Veröffentlicht am 28.09.2022 15:18

Bayern-Basketballer hoffen auf Schub durch EM

Herbert Hainer, Präsident vom FC Bayern, kommt vor einem Spiel in die Allianz Arena. (Foto: Sven Hoppe/dpa/Archivbild)
Herbert Hainer, Präsident vom FC Bayern, kommt vor einem Spiel in die Allianz Arena. (Foto: Sven Hoppe/dpa/Archivbild)
Herbert Hainer, Präsident vom FC Bayern, kommt vor einem Spiel in die Allianz Arena. (Foto: Sven Hoppe/dpa/Archivbild)

Präsident Herbert Hainer vom FC Bayern München hofft, dass der deutsche Basketball die EM-Begeisterung für sich nutzen kann. „Jetzt liegt es an uns und vor allem an der BBL, hier Konzepte zu entwickeln, wie wir diese Atmosphäre und Begeisterung in die Liga reinbringen und das umwandeln können in Zuschauer- und Fan-Begeisterung“, sagte Hainer am Mittwoch in München. Man brauche mehr Fernsehzeiten und mehr Medienpräsenz. „Auf alle Fälle war das eine Riesenwerbung für Basketball, und das deutsche Team hat es super gemacht.“ Die deutsche Mannschaft hatte EM-Bronze gewonnen.

Ziel für die Bayern-Basketballer, die am Samstag mit einem Heimspiel gegen ratiopharm Ulm in die Basketball-Bundesliga (BBL) starten, ist es, bis zum Ende „die Energie und Power“ zu haben, um die deutsche Meisterschaft gewinnen zu können, sagte Hainer. Zudem soll das Team von Trainer Andrea Trinchieri in der Euroleague wieder die Playoffs erreichen.

„Wir müssen schauen, dass wir die Spieler gesund halten und die Probleme, die wir letzte Saison hatten, so gut wie möglich in den Griff bekommen“, sagte Geschäftsführer Marko Pesic.

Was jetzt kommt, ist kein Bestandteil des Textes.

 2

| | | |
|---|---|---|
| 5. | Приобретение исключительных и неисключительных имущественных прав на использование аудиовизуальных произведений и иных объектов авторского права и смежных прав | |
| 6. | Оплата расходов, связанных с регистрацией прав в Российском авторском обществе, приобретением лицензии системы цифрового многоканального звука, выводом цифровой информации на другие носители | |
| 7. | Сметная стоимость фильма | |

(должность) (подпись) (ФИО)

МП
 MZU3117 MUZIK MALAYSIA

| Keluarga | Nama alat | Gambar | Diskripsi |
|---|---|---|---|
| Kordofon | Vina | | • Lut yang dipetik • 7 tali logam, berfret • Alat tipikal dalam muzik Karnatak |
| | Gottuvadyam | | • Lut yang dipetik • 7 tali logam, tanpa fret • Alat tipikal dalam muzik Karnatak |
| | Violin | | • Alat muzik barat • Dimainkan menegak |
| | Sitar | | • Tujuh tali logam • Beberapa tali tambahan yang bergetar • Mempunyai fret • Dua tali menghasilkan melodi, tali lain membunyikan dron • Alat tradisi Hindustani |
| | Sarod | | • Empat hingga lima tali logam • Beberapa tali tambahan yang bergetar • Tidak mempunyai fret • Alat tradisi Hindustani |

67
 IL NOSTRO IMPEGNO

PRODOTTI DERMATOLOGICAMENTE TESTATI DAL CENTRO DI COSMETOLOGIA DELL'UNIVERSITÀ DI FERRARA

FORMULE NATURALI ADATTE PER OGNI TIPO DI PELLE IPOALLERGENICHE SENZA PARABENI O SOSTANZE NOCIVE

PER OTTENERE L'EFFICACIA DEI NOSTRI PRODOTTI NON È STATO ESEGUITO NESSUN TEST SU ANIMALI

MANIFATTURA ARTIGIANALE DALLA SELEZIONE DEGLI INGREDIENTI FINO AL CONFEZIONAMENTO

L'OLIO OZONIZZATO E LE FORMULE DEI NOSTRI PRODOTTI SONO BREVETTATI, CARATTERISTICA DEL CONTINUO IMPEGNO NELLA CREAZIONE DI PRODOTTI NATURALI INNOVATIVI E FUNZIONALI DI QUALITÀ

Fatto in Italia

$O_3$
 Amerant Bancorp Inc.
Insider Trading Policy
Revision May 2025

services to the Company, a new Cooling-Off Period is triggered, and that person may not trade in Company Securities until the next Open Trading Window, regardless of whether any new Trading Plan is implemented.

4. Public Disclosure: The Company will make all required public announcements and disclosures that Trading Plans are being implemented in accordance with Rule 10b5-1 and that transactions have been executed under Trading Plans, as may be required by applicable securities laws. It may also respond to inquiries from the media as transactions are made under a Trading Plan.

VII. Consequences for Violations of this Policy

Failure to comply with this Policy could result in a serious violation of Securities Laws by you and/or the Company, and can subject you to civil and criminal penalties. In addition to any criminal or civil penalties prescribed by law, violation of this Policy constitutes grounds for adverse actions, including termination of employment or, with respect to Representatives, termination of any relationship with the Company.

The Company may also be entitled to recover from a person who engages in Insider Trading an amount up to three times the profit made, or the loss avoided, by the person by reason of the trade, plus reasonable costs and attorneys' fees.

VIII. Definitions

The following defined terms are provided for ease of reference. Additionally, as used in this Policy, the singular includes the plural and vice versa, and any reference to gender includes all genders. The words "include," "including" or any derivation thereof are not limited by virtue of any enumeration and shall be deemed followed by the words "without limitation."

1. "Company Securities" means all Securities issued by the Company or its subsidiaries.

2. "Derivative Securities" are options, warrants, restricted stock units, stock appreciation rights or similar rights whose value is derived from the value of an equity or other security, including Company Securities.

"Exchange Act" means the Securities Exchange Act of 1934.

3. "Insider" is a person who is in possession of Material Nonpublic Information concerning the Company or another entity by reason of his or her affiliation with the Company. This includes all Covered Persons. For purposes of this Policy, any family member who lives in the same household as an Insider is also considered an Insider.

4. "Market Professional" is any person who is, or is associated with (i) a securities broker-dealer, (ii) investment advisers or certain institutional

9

Dann könne man „am Ende da stehen, wo wir stehen wollen - nämlich an der Spitze“. In der Vorsaison hatten die Münchner mit zahlreichen Corona-Ausfällen zu kämpfen.

Hainer hofft nicht nur auf eine größere TV-Präsenz. „Ich glaube auch, dass wir mehr Basketball-Bundesligavereine in den großen deutschen Städten brauchen“, sagte er. Das sei alles nicht von heute auf morgen zu machen, aber dennoch möglich. „Ich erwarte schon von der BBL in Zusammenarbeit mit den Vereinen, dass diese Chance genutzt wird“, sagte Hainer.